Gazetelerde ‘köşe yazarı’, televizyonlarda ‘programcı-sunucu’ olarak işe alındıkları gibi.

Öyle şirketler, öyle servisler biliyorum ki, direktör-müdür-şef ve … ofis boydan ibaret.

‘Peki kardeşim burada işi kim yapıyor?’ diye sorasınız gelir.

Bu ‘unvan enflasyonu’nda (maaş veremedik unvan verelim diyen patronlar ve insan kaynakları kadar) ‘taytıl’ meraklısı çalışanların da kabahati büyük.

Özlük işleri şefi >> personel müdürü >> insan kaynakları direktörü >> yetenek yönetimi koordinatörü…

Ne kadar üfürük olursa olsun, bütün bu unvanlar ‘başı çeken, yöneten, idare eden’ demeye geliyor neticede.

Ama artık çalışanlar ‘idare edilecek’ bir ‘kaynak’ değil ki. (*)

Sizin göreviniz de artık ‘başı çekmek, yönetmek, idare etmek’ değil yahut bundan ibaret değil.

Ama koltuğunuzu koruyabilmek için gözünüz patrondan başkasını görmüyorsa; dünyanın, insanların, ilişki modellerinin değiştiğini nasıl göreceksiniz?

Dilinizi sadece yalakalık için (yanlışlıkla taharet için diyordum az kaldı) kullanıyorsanız; bu değişimi ve artık hiçbir şeyin eskisi gibi olmayacağını patrona, yöneticilere, çalışanlara nasıl anlatacaksınız?

Aklınızı ve mesainizi sadece koltuğunuzu korumaya, fesada, onun bunun kuyusunu kazmaya, yerlerini kendinize benzeyen ‘kifayetsiz muhterisler’le doldurmaya harcıyorsanız;  çalışanlara, şirkete, patrona ne faydanız var ki?

Ama kabahatin büyüğü sizde değil, size itibar edenlerde.

Hiç biriniz farkında değilsiniz ama, sizi getireni siz götüreceksiniz.

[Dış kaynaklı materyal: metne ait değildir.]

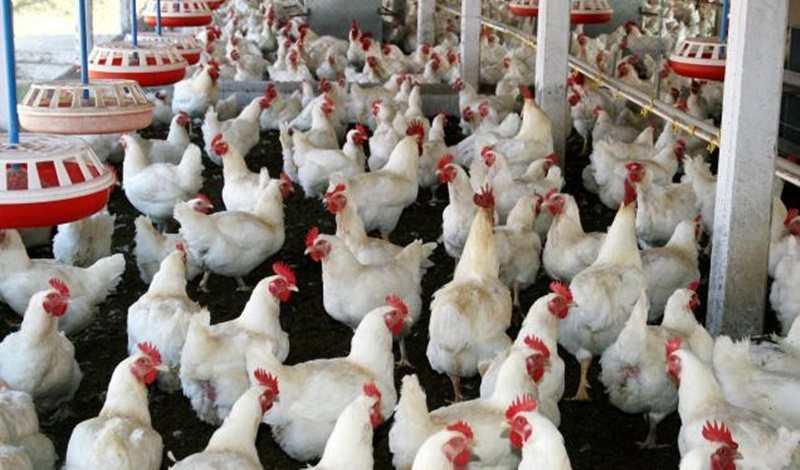 sistem-bagi-hasil-usaha-ayam-broiler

Birlikte gideceksiniz.

Belki ben görmeyeceğim ama, doğru insanları doğru yerlere getirecek doğru insanlar doğru yerlere gelecek bir gün.

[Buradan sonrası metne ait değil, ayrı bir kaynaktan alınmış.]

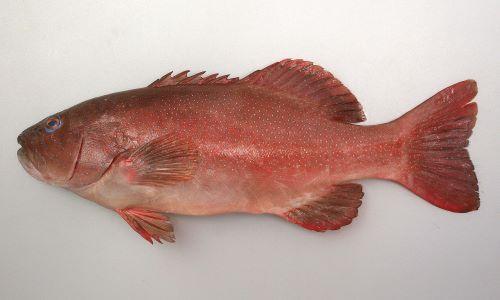 体長1m前後になる。全体に赤く、赤褐色、もしくは青い小さな斑文が無数にある。胸鰭は淡い単色。D(Dorsal fin)/Ⅷ、11 A(Anal fin)/Ⅲ、8 P1(Pectoral fin)/14-17 [養殖]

Dipnot: Yukarıda saydığım unvanlara haiz olup fakat bulundukları yere hakkıyla gelmiş, bu görevi ve aldıkları maaşı hak eden, fayda üretmeye çalışan ve daha da önemlisi insan kıymeti bilen İK’cılar; çoğunluk olmasanız da, İK cüppenizi çıkarıp karşıma gelmeseniz de, size saygı duyuyorum. Ben sizi biliyorum. Siz kendinizi bilirsiniz. Sözüm kendini bilmeyenlere...

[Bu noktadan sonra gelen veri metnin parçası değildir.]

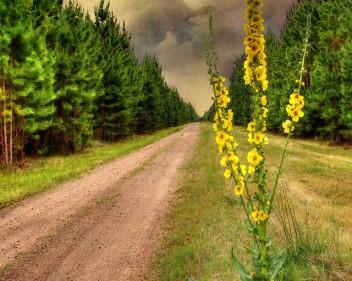 Pocos estudios han analizado las percepciones de la gente sobre el surgimiento de plantaciones de árboles. Fotografía cortesía de Bill Collison.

(*) Türkiye İnsan Yönetimi Derneği PERYÖN’ün yeni başkanı Sevilay Pezek Yangın, derneğin yayın organı PY’nin son sayısında yayımlanan ve “Sizce şirket çalışanı bir kaynak mı, yoksa kaynağı kullanan bir ‘insan’ mı?” sorusuyla başlayan yazısında bu söylemek istediğimi benden iyi ifade ediyor. Burcu’nun (Özçelik Sözer) bugünkü manşet haberinde de, yan sayfadaki röportajında da İK uzmanları ısrarla “insan’a değer verin!” diyorlar. Bu aynı yöndeki sözler beni çok umutlandırıyor.